Екатерина не ответила, а медленно перевела взгляд на Генриха Наваррского, стоявшего так же неподвижно, как одна из фигур на гобелене, к которому он прислонился. Потом Екатерина снова посмотрела на Карла, будто спрашивая взглядом: "Тогда почему он жив?"
— Он жив… Он жив… — заговорил Карл, прекрасно поняв значение ее взгляда, и без колебаний ответил на него: — Он жив, потому что он мой родственник.
Екатерина усмехнулась.
Генрих заметил ее усмешку и понял, что ему надо бороться прежде всего с Екатериной.
— Мадам, — сказал он, — я хорошо вижу: все это — дело ваших рук, а не моего шурина Карла; вам пришла в голову мысль заманить меня в ловушку; вы задумали сделать из вашей дочери приманку, чтобы погубить нас всех; вы разлучили меня с моей женой, чтобы избавить ее от неприятного зрелища, чтобы она не видела, как будут убивать меня у нее на глазах.

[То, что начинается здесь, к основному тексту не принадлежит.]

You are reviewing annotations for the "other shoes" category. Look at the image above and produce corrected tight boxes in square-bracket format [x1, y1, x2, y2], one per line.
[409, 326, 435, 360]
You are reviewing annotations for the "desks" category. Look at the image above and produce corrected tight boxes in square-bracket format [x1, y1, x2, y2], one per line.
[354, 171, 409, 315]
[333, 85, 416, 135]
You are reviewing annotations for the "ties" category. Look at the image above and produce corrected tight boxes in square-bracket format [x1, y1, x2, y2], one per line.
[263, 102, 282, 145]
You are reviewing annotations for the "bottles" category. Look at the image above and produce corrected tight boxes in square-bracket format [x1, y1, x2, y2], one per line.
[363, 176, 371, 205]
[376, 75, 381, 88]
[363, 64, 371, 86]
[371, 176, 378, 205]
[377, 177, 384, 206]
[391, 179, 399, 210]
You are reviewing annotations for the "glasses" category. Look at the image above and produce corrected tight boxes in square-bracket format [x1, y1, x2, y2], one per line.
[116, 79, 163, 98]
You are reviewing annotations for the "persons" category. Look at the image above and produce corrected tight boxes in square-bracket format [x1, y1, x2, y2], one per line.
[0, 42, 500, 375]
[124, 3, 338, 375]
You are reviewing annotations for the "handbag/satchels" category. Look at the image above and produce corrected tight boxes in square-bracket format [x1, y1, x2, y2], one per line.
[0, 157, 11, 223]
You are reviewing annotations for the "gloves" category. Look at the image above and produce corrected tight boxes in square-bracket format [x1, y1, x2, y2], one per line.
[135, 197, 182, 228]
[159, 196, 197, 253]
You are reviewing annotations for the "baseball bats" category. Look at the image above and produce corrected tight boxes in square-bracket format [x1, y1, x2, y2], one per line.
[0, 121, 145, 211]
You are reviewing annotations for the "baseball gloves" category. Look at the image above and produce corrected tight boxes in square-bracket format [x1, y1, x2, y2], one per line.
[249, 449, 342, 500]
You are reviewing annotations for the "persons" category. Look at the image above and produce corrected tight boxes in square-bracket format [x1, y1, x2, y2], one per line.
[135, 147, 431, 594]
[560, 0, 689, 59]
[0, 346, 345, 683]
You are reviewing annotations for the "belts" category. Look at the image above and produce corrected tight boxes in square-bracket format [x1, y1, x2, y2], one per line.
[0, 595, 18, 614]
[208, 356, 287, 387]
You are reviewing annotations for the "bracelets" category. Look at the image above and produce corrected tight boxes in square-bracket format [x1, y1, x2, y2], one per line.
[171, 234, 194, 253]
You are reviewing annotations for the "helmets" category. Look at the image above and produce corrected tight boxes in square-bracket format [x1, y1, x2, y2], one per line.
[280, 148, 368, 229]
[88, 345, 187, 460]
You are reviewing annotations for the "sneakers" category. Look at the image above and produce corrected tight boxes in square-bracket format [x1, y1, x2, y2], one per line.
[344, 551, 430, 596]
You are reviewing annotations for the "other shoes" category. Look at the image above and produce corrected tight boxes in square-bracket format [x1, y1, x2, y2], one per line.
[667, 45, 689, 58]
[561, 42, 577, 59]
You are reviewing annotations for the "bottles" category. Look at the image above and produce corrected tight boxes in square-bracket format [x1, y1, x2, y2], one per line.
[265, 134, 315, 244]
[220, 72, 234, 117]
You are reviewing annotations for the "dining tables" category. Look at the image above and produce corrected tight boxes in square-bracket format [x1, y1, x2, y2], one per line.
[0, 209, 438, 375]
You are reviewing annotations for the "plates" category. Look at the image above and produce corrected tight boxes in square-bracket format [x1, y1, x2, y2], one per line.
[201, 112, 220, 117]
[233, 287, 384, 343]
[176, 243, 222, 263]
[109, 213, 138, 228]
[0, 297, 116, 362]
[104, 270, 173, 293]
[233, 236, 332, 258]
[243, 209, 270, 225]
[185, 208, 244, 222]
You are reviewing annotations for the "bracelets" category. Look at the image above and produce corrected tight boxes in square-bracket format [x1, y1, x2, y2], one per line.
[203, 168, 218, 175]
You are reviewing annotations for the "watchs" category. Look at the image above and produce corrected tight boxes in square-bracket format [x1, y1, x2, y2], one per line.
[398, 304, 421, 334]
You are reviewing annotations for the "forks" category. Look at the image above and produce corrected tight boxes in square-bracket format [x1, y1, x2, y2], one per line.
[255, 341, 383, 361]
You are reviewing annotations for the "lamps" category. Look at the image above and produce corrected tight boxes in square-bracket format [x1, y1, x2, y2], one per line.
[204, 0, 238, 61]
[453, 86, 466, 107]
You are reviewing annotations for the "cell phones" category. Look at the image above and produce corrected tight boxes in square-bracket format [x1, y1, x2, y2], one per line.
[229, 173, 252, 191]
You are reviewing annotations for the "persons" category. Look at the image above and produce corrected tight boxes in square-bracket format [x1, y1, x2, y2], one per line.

— Да, но этого не будет! — раздался чей-то прерывистый и страстный голос, который ободрил Генриха, но заставил вздрогнуть Карла от неожиданности, а королеву-мать от ярости.
— Маргарита! — воскликнул Генрих.
— Марго! — произнес Карл.
— Дочь! — прошептала Екатерина.
— Сир, — обратилась Маргарита к мужу, — вы правы и неправы; правы в том, что я действительно оказалась орудием для того, чтобы погубить всех вас; неправы — поскольку я не знала, что вас ждет гибель. Сама я жива только благодаря случайности, а может быть, — забывчивости моей матери; но как только я узнала о грозящей вам опасности, я тотчас вспомнила о своем долге. А долг жены — разделять судьбу своего мужа. Изгонят вас — я пойду в изгнание; заключат вас в тюрьму — я пойду в тюрьму; убьют вас — я приму смерть.
Она протянула мужу руку, и он сжал ее с чувством признательности, если не любви.
— Бедняжка Марго, лучше бы ты уговорила его стать католиком, — сказал Карл.
— Ваше величество, поверьте мне, — ответила Маргарита со свойственным ей достоинством, — ради самого себя не требуй подлости от члена королевской семьи.
Екатерина многозначительно взглянула на короля Карла. Маргарита поняла страшную мимику королевы-матери так же хорошо, как и Карл.
— Брат, — воскликнула она, — вспомните, что вы сами сделали его моим мужем!
Карл, под действием властного взгляда матери и умоляющих глаз сестры, одну минуту был в нерешительности; в конце концов Ормузд взял верх над Ариманом.
— Мадам, — сказал он на ухо Екатерине, — Марго действительно права, и Анрио — мой зять.
— Да, — ответила сыну, и тоже на ухо, Екатерина, — да… Но если бы он не был зятем?